Exercise aim » The response should consist solely of the lines running from the line with "phylum: Chordata" to the end of the data, retyped exactly.

Material supplied »
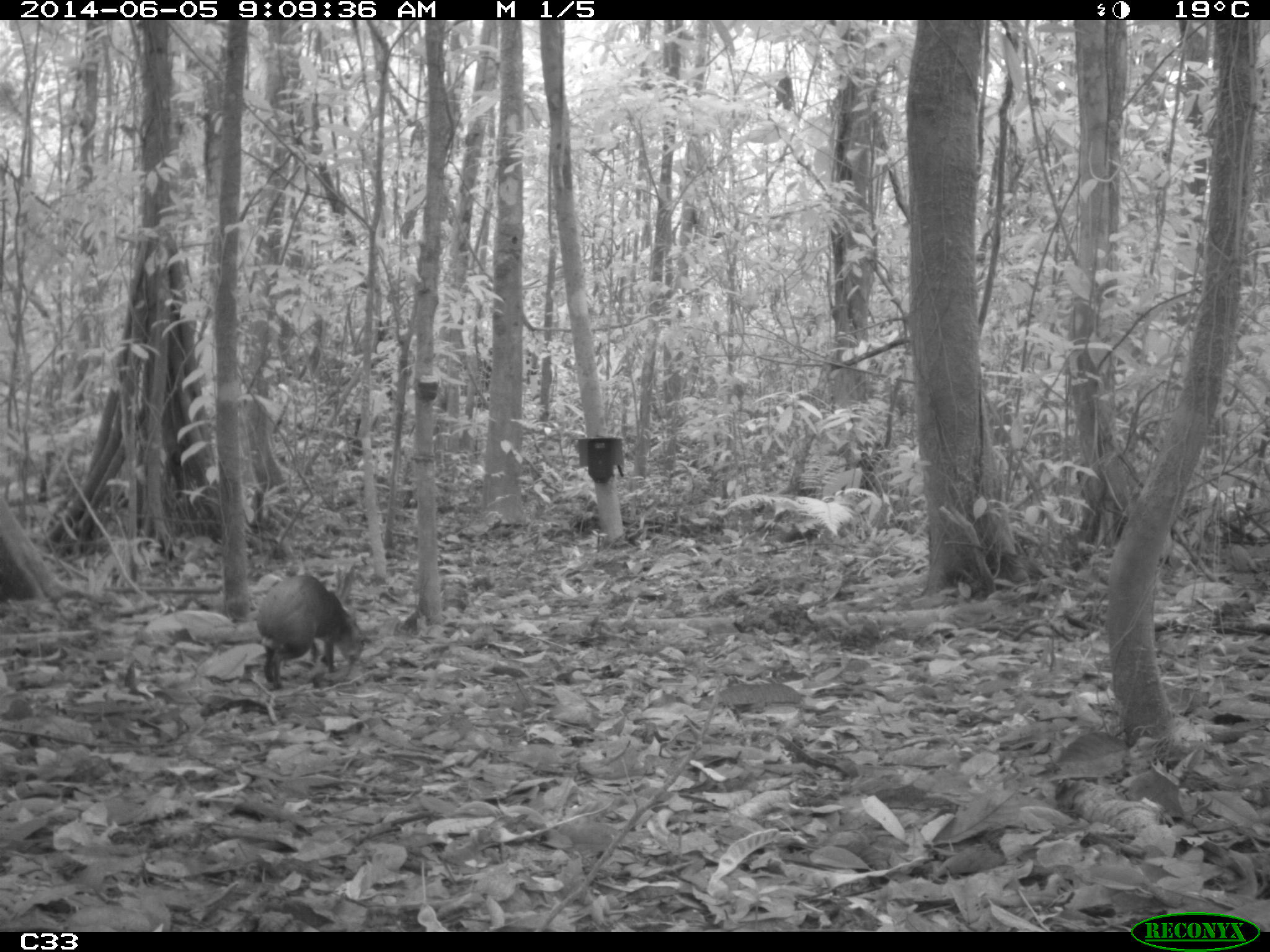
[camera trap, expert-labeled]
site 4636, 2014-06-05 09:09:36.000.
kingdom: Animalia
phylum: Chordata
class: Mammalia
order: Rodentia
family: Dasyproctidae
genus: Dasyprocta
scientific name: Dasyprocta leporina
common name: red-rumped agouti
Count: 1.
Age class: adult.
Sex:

Task solution »
phylum: Chordata
class: Mammalia
order: Rodentia
family: Dasyproctidae
genus: Dasyprocta
scientific name: Dasyprocta leporina
common name: red-rumped agouti
Count: 1.
Age class: adult.
Sex:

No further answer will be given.